Corroon is ahead of Ivory
Independent Merrill Cook came in at 6 percent.
"We'll have to wait and see," Corroon said. "I said from the first that it was going to be close."
The race may come down to the approximately 5,000-7,000 provisional ballots, as estimated by County Clerk Sherrie Swensen, that will not be counted until the official canvass on Nov. 16. The results also don't include the approximately 18,000 absentee ballots cast before Nov. 2 in which Corroon led Ivory (who was a write-in candidate during part of that time) by about a two-to-one margin.
"It's only fitting that the end would be a drama," Ivory said. "The whole campaign has been a drama.
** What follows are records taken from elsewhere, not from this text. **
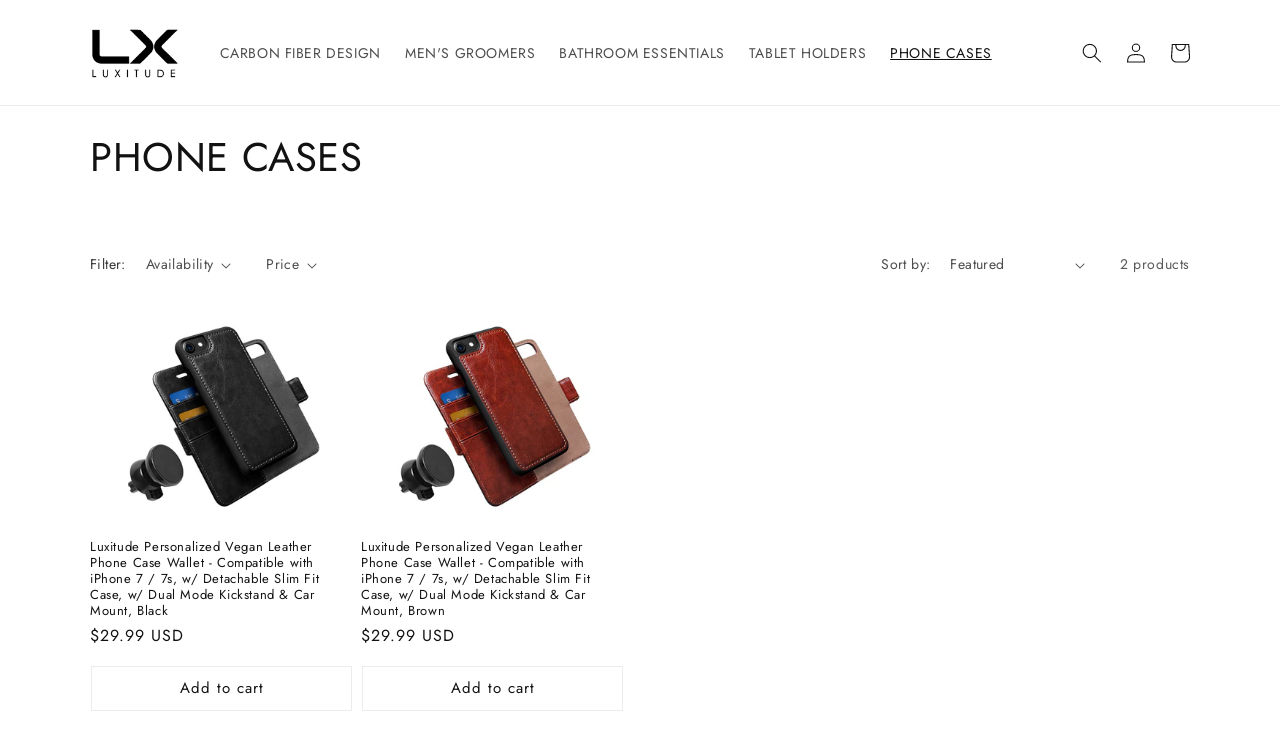

--- FILE ---
content_type: text/css
request_url: https://luxitudeonline.com/cdn/shop/t/3/assets/custom.css?v=19942287770513250741659435799
body_size: 501
content:
p.initials-error-msg{font-size:12px}input#initials{padding-left:10px!important;padding-right:10px!important}.quick-add__submit:after{box-shadow:none;border:1px solid #ececec}.quick-add__submit:hover:after{box-shadow:none!important;border:1px solid}span.rStar{color:red}.quick-add-modal__content-info .tabs.main_products_tabs{display:none}nav.header__inline-menu,h2.footer-block__heading,h1.main-page-title,.shopify-policy__title,.customer.login h1{text-transform:uppercase}.h0{font-size:40px}.footer_center_content p{font-size:14px}.spr-starrating.spr-summary-starrating{justify-content:start!important}.tabs.main_products_tabs div#shopify-product-reviews{margin:0}.tabs.main_products_tabs div#shopify-product-reviews .spr-container{border:none;padding:0}.tabs.main_products_tabs ul.tabs-nav{list-style:none;display:flex;flex-direction:row;align-items:center;padding:0;margin:0;background:#f1f1f1}.tabs.main_products_tabs{border:1px solid #f1f1f1}.tabs.main_products_tabs ul.tabs-nav li.active{border-color:#000}.tabs.main_products_tabs{margin:40px 0 0}.tabs.main_products_tabs ul.tabs-nav li.active a{color:#000}input:focus-visible,.tabs.main_products_tabs div#shopify-product-reviews input:focus-visible,.tabs.main_products_tabs div#shopify-product-reviews textarea:focus-visible{outline:none;box-shadow:none}.tabs.main_products_tabs div#shopify-product-reviews a.spr-icon{height:1.5em}.card-wrapper:hover a{text-decoration:none!important}.tabs.main_products_tabs div#shopify-product-reviews input,.tabs.main_products_tabs div#shopify-product-reviews textarea{padding:14px;border:1px solid rgba(var(--color-foreground),var(--inputs-border-opacity))}.tabs.main_products_tabs ul.tabs-nav a{color:#000;text-decoration:none}.tabs.main_products_tabs ul.tabs-nav li{padding:10px 30px;border-right:0;border-bottom:2px solid transparent;cursor:pointer}.shopify-policy__container{max-width:85ch}.field:after{border:1px #ececec}input#Search-In-Modal:focus form.search.search-modal__form .field:after{border:1px #ececec}.field:hover.field:after,.select:hover.select:after,.select__select:hover.select__select:after,.customer .field:hover.field:after,.customer select:hover.select:after,.localization-form__select:hover.localization-form__select:after{box-shadow:0 0 0 var(--inputs-border-width) rgba(var(--color-foreground),var(--inputs-border-opacity));outline:0;border:1px #ececec;border-radius:var(--inputs-radius)}.field__input:focus,.field__input:not(:placeholder-shown),.field__input:-webkit-autofill,.customer .field input:focus,.customer .field input:not(:placeholder-shown),.customer .field input:-webkit-autofill{box-shadow:0 0 0 var(--inputs-border-width) rgba(var(--color-foreground),var(--inputs-border-opacity));outline:0;border:1px #ececec;border-radius:var(--inputs-radius)}.collapsible-content-wrapper-narrow{max-width:100rem!important}ul#tabs-nav li:hover,ul#tabs-nav li.active{background-color:#08e}#tabs-nav li a{text-decoration:none;color:#fff}.tabs.main_products_tabs .tab-content{padding:20px 30px;background-color:#fff}select#ContactForm-products:focus-visible{outline:none;box-shadow:none}.custom_register_form input{padding:1rem!important}.under_image_content a{color:#000}.under_image_content p{display:flex;flex-wrap:wrap;align-content:center;align-items:center}.under_image_content p a{text-decoration:none}.under_image_content p i{margin-right:5px}textarea#ContactForm-body{line-height:38px;height:250px;padding:0;border:0 solid #d1d2d4;width:100%;border-bottom:1px solid #ccc;-webkit-box-shadow:inset 0px 0px 5px 0px #fff;-moz-box-shadow:inset 0px 0px 5px 0px #fff;box-shadow:inset 0 0 5px #fff}.custom_contact-form .contact .feature-box{margin:30px 0 0}.line-item-property__field_main label{font-size:13px}.tabs.main_products_tabs .tab-content p,.custom_contact-form .contact h3{margin:0}.line-item-property__field_main{margin:2.5rem 0;display:block}.custom_contact-form .contact{display:grid;grid-template-columns:6fr 6fr;gap:40px}.line-item-property__field_main p.initials-error-msg{margin:5px 0 0}.spr-icon-star-empty:before{color:rgba(var(--color-foreground),.75)}.line-item-property__field_main p.line-item-property__field{margin:0}.line-item-property__field_main input#initials{padding:1em 2em;border:1px solid rgba(var(--color-foreground),var(--inputs-border-opacity))}.icon-data h3{margin:0}.icon-data .fbox-icon{margin:0 0 7px}.custom_contact-form .contact .feature-box p{margin:10px 0 0}@media screen and (min-width: 990px){.page-width--narrow{max-width:100rem}}@media screen and (min-width: 750px){.customer:not(.account):not(.order){max-width:60rem!important}}@media screen and (max-width: 768px){.custom_contact-form .contact{grid-template-columns:unset}}@media screen and (max-width: 575px){.tabs.main_products_tabs{margin:30px 0 0}}@media screen and (max-width: 420px){.tabs.main_products_tabs .tab-content{padding:20px}.tabs.main_products_tabs ul.tabs-nav li{padding:10px 20px}}
/*# sourceMappingURL=/cdn/shop/t/3/assets/custom.css.map?v=19942287770513250741659435799 */


--- FILE ---
content_type: text/javascript
request_url: https://luxitudeonline.com/cdn/shop/t/3/assets/custom.js?v=28137309173990670241659087652
body_size: -205
content:
$(document).ready(function(){$(".custom_main_images_slider").slick({slidesToShow:1,slidesToScroll:1,arrows:!0,nextArrow:'<button class="custom_arrow_next"><i class="fa-solid fa-angle-right"></i></button>',prevArrow:'<button class="custom_arrow_prev"><i class="fa-solid fa-angle-left"></i></button>',asNavFor:".custom_thumb_images_slider"}),$(".custom_thumb_images_slider").slick({slidesToShow:8,slidesToScroll:1,asNavFor:".custom_main_images_slider",dots:!1,nextArrow:'<button class="custom_arrow_next"><i class="fa-solid fa-angle-right"></i></button>',prevArrow:'<button class="custom_arrow_prev"><i class="fa-solid fa-angle-left"></i></button>',centerMode:!0,arrows:!0,focusOnSelect:!0});var data_link=$("select#ContactForm-products").find("option:selected").attr("data-href");$("input#ContactForm-productsurls").val(data_link),$("select#ContactForm-products").change(function(){var data_link2=$(this).find("option:selected").attr("data-href");$("input#ContactForm-productsurls").val(data_link2)});var field_val=$("input#initials").val();field_val==""&&($("button.product-form__submit").attr("disabled","disabled"),$(".initials-error-msg").text("This field is required")),$("input#initials").keyup(function(){var input_val=$(this).val(),lenght=input_val.length;lenght<4&&lenght>=1?($("button.product-form__submit").removeAttr("disabled"),$(".initials-error-msg").text("")):lenght>3?($("button.product-form__submit").attr("disabled","disabled"),$(".initials-error-msg").text("Maximum 3 characters")):lenght==0?($("button.product-form__submit").attr("disabled","disabled"),$(".initials-error-msg").text("This field is required")):$("button.product-form__submit").attr("disabled","disabled")})}),$("ul.tabs-nav li:first-child").addClass("active"),$(".tab-content").hide(),$(".tab-content:first").show(),$("ul.tabs-nav li").click(function(){$("ul.tabs-nav li").removeClass("active"),$(this).addClass("active"),$(".tab-content").hide();var activeTab=$(this).find("a").attr("href");return $(activeTab).show(),!1}),$(document).on("click",".spr-stars",function(){$("html, body").animate({scrollTop:$("ul.tabs-nav").offset().top},1e3),setTimeout(function(){$("li.product_reviews_tab a").trigger("click")},1200)});
//# sourceMappingURL=/cdn/shop/t/3/assets/custom.js.map?v=28137309173990670241659087652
I feel good if I win, I feel good if I lose."
In the past eight months the mayor's race has gone through a series of controversies, investigations, court battles, intrigues and political maneuverings that University of Utah political science professor Tim Chambless calls "unprecedented almost unimaginable."
While Corroon has been in the race since last March, Ivory has only been at it for a month, most of that time as a write-in candidate, then for a short time as the Republican candidate, then as a write-in, then, finally, as the Republican. The confusion, caused by conflicting court decisions in a legal challenge to Ivory's Republican candidacy, made things very difficult for Swensen.
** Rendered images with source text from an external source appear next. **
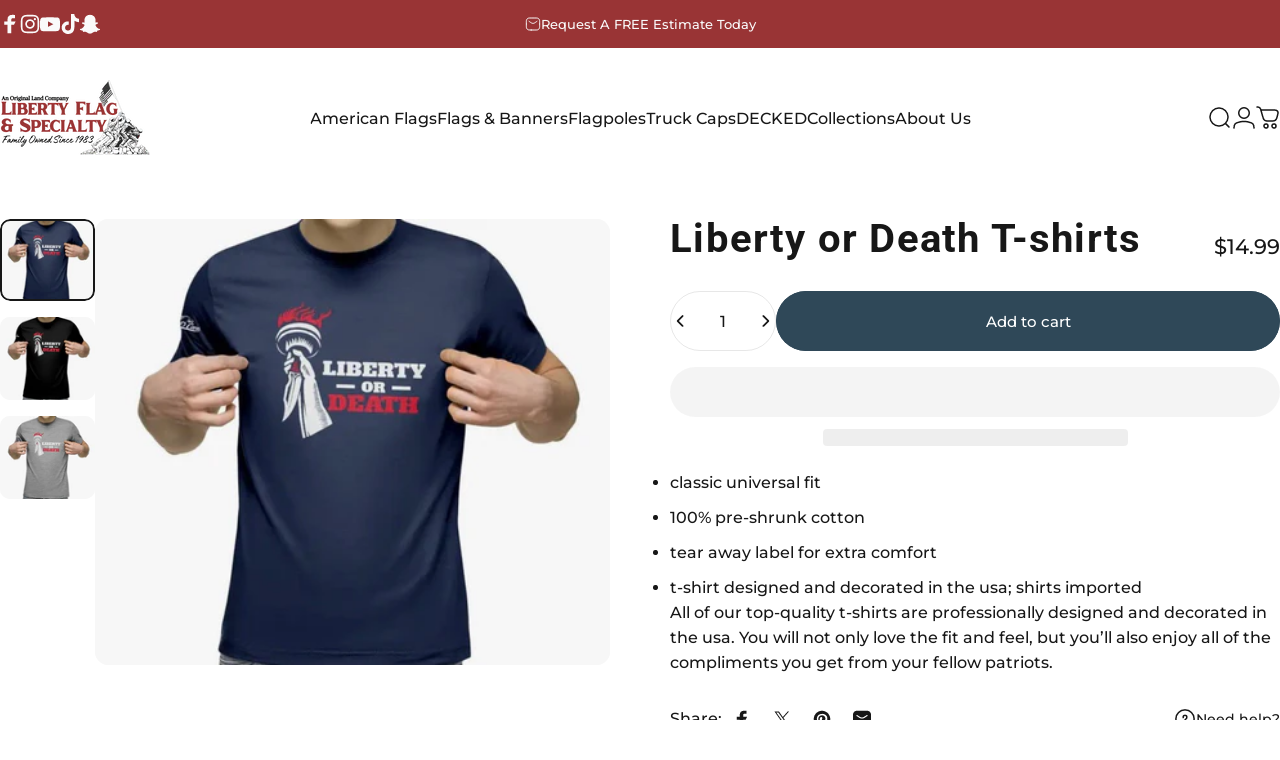

--- FILE ---
content_type: text/css
request_url: https://cdn.shopify.com/extensions/019c0ec3-f671-735b-a329-8d27baa53006/avada-joy-436/assets/joy-inline-banner.css
body_size: -157
content:
@import url("app.css");

.Joy-Inline {
    position: relative;
    left: 50%;
    transform: translateX(-50%);
    padding: 55px 0;
    width: calc(100vw);
}

.Joy-Inline__Container {
    margin: 0 auto;
    display: flex;
    align-items: center;
    justify-content: center;
    flex-direction: column;
    height: 100%;
}

.Joy-Inline__Container h5 {
    margin: 0;
    font-weight: 600;
}

.Joy-Inline__Container_ActionGroup {
    margin-top: 36px;
    display: flex;
    gap: 24px;
}

.Joy-Inline__Container_ActionGroup a {
    padding: 10px;
    width: 220px;
    font-weight: 500;
    text-decoration: none;
    text-align: center;
}

.Joy-Inline__SubTitle {
    padding-left: 11px;
}

.Joy-Inline__Container.right, .Joy-Inline__SubTitle.right {
    text-align: right;
    align-items: flex-end;
}

.Joy-Inline__Title.right {
    padding-right: 28px
}

.Joy-Inline__SubTitle.right {
    padding-right: 14px;
}

.Joy-Inline__Container.left, .Joy-Inline__SubTitle.left {
    text-align: left;
    align-items: flex-start;
}

.Joy-Inline__Container.center, .Joy-Inline__SubTitle.center {
    text-align: center;
}

.Joy-Inline__SubTitle.center {
    margin: 16px auto;
}

.Joy-Inline__Container {
    padding: 0 3.6rem;
}

.Joy-Inline__Container.left .Joy-LineClamp, .Joy-Inline__Container.left .Joy-LineClamp_Subtitle,
.Joy-Inline__Container.right .Joy-LineClamp, .Joy-Inline__Container.right .Joy-LineClamp_Subtitle {
    margin: 0;
}

@media only screen and (max-width: 460px) {
    .Joy-Inline {
        padding: 48px 12px;
    }

    .Joy-Inline__Title.right {
        padding-right: 0;
    }

    .Joy-Inline__Container_ActionGroup {
        flex-direction: column;
    }

    .Joy-Inline__Container_Container {
        width: 85vw;
    }

    .Joy-Inline__Container_Content {
        align-items: flex-start;

        &.center {
            align-items: inherit;
        }

        &.mobile-left {
            align-items: flex-start;
        }

        &.mobile-right {
            align-items: flex-end;
        }

        &.mobile-center {
            align-items: center;
        }
    }

    .Joy-Inline__Container,
    .Joy-Inline__SubTitle,
    .Joy-Inline__Title {
        text-align: left;
        align-items: flex-start;

        &.center {
            text-align: inherit;
            align-items: center;
        }

        &.mobile-left {
            text-align: left;
            align-items: flex-start;
        }

        &.mobile-right {
            text-align: right;
            align-items: flex-end;
            width: auto;
            height: auto;
        }

        &.mobile-center, &.mobile-center h5 {
            text-align: center !important;
            align-items: center !important;
        }
    }
}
At the end, Ivory's poll watchers found five precincts that had not put his name on the ballot, an oversight that was quickly corrected with few, if any, votes affected.
Ivory said he will not file any complaint in the matter.
"Frankly, I think it's amazing that it was that few," Swensen said.
The saga began with the "guzzle-gate" scandal last May. Then, in June, it was revealed that Mayor Nancy Workman was being investigated for her hiring two county-paid employees who had worked for her daughter at the Boys and Girls Clubs of South Valley, the thing that ultimately brought her down.
The Republicans hung with Workman for a time, but further revelations that she had paid her daughter's former boyfriend for county computer work that was never done sealed the deal for many party members; they voted Oct. 5 to withdraw their support from Workman and give it to Ivory, founder of the state's largest residential developer Ivory Homes, a Republican who had announced himself as a write-in candidate.
Ivory immediately vowed not to accept any campaign contributions, saying he was prepared to spend $400,000 of his own money in the race.